» EXERCISE A
In the excerpt on Gulf interest rate cuts, why did analysts expect other Gulf states to lower their rates in the coming days?

» EXCERPT

** START **

UPDATE 1: Central banks around the world slash interest rates as financial crisis escalates.

Kuwait slashed its key discount interest rate by 125 basis points on Wednesday while the United Arab Emirates cut by a more modest amount, tracking a round of emergency rate cuts by major central banks.

Analysts said the changes, which also included moves to make access to emergency funding easier, made it more likely that other Gulf states would cut rates in coming days as authorities bid to ease liquidity tensions in the region.

The Kuwait cut added to central bank offers of funds to local lenders in recent days. The only Gulf Arab state to delink its currency from the dollar, it cut the benchmark discount rate to 4.5 percent from 5.75 percent and the repo rate to 2.5 percent from 3.5 percent.

"[The Kuwait central bank move] is likely to put pressure on other central banks in the region. They are likely to follow suit," said Mary Nicola, Middle East economist for Standard Chartered Bank in Dubai.

** END **

» Questions about pictured scenes
** START **

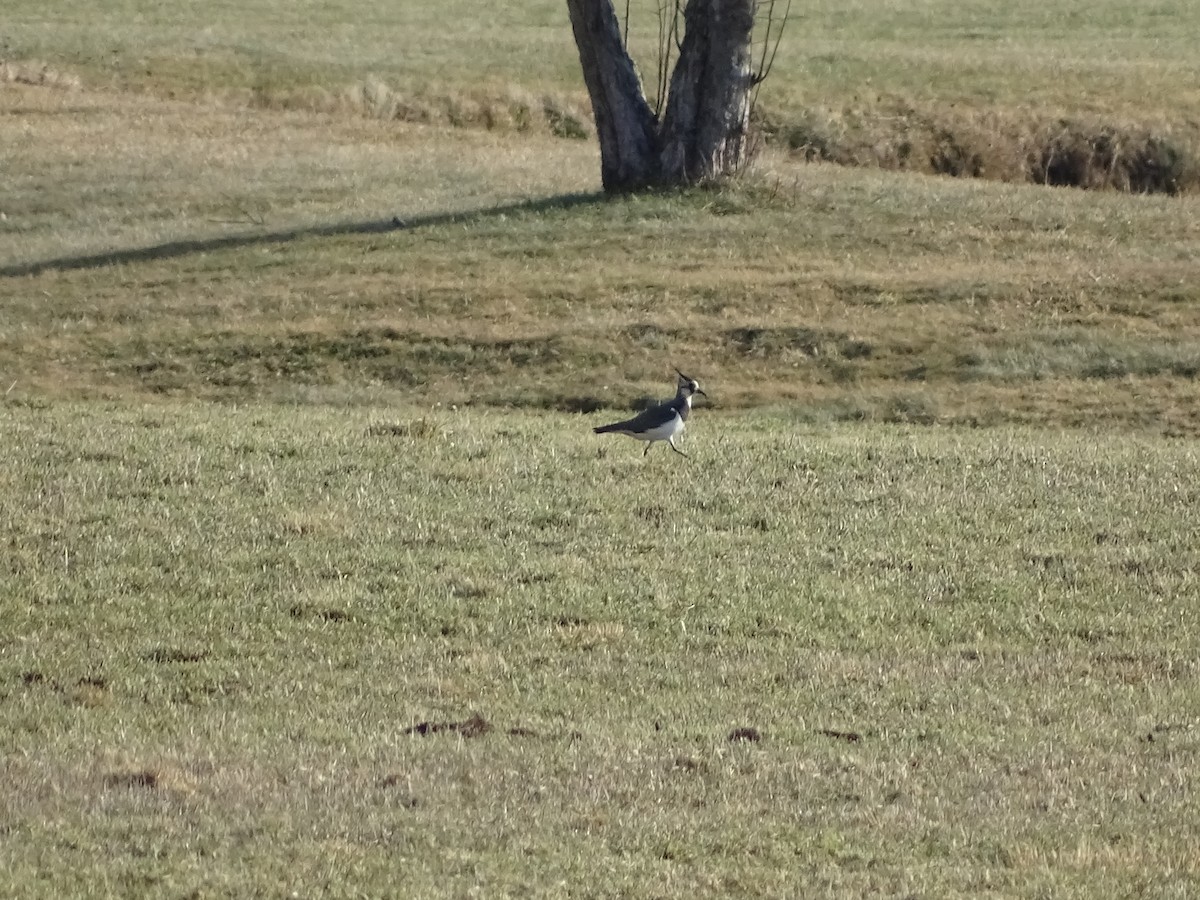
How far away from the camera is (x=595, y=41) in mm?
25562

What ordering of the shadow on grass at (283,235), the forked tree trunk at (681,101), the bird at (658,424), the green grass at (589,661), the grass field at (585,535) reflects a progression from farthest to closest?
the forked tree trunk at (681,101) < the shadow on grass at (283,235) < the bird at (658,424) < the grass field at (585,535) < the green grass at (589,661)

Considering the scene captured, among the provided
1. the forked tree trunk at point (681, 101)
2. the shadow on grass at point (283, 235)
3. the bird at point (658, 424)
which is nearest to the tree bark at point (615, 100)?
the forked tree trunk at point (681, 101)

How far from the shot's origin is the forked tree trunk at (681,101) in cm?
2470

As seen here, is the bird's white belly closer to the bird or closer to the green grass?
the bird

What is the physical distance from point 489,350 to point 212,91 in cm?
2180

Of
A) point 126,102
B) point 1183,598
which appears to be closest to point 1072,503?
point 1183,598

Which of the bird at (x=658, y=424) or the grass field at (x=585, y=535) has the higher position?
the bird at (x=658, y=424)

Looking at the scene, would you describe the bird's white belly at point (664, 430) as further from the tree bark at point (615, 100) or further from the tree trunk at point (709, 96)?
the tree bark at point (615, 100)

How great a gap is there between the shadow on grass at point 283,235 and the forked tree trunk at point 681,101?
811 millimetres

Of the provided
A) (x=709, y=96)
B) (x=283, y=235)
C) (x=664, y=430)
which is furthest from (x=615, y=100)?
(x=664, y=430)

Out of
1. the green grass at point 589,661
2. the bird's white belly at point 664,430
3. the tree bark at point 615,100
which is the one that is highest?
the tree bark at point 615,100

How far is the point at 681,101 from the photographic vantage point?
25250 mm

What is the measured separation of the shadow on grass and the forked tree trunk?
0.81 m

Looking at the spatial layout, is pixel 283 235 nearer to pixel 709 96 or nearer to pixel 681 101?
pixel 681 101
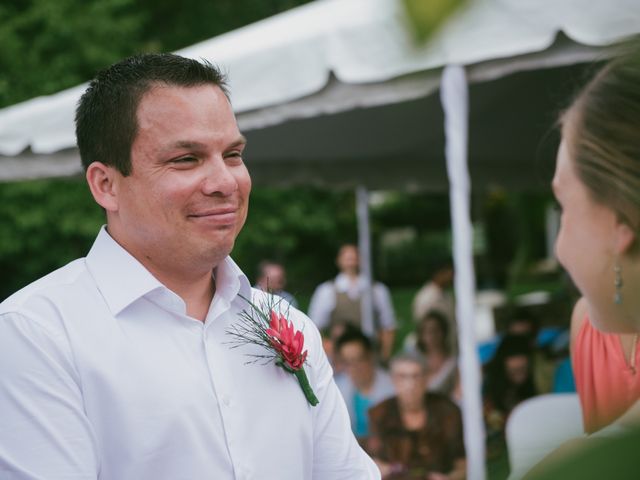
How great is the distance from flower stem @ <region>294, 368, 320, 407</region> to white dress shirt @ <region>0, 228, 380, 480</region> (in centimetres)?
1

** END **

» EXERCISE B
From the listing, output as a numbered list the lines from the one containing "What is the measured" through the end of the listing, inclusive, with blank lines omitted and the pictures left out.

» FINAL RESULT A
Analysts said the Kuwait and UAE changes, which also made emergency funding easier to access, made further cuts by other Gulf states more likely. Authorities in the region were trying to ease liquidity tensions.

» FINAL RESULT B
1. What is the measured separation of the shadow on grass and the forked tree trunk?
2. 0.81 m
3. Looking at the spatial layout, is pixel 283 235 nearer to pixel 709 96 or nearer to pixel 681 101?
4. pixel 681 101
5. How great is the distance from flower stem @ <region>294, 368, 320, 407</region> to white dress shirt @ <region>0, 228, 380, 480</region> (in centimetres)?
6. 1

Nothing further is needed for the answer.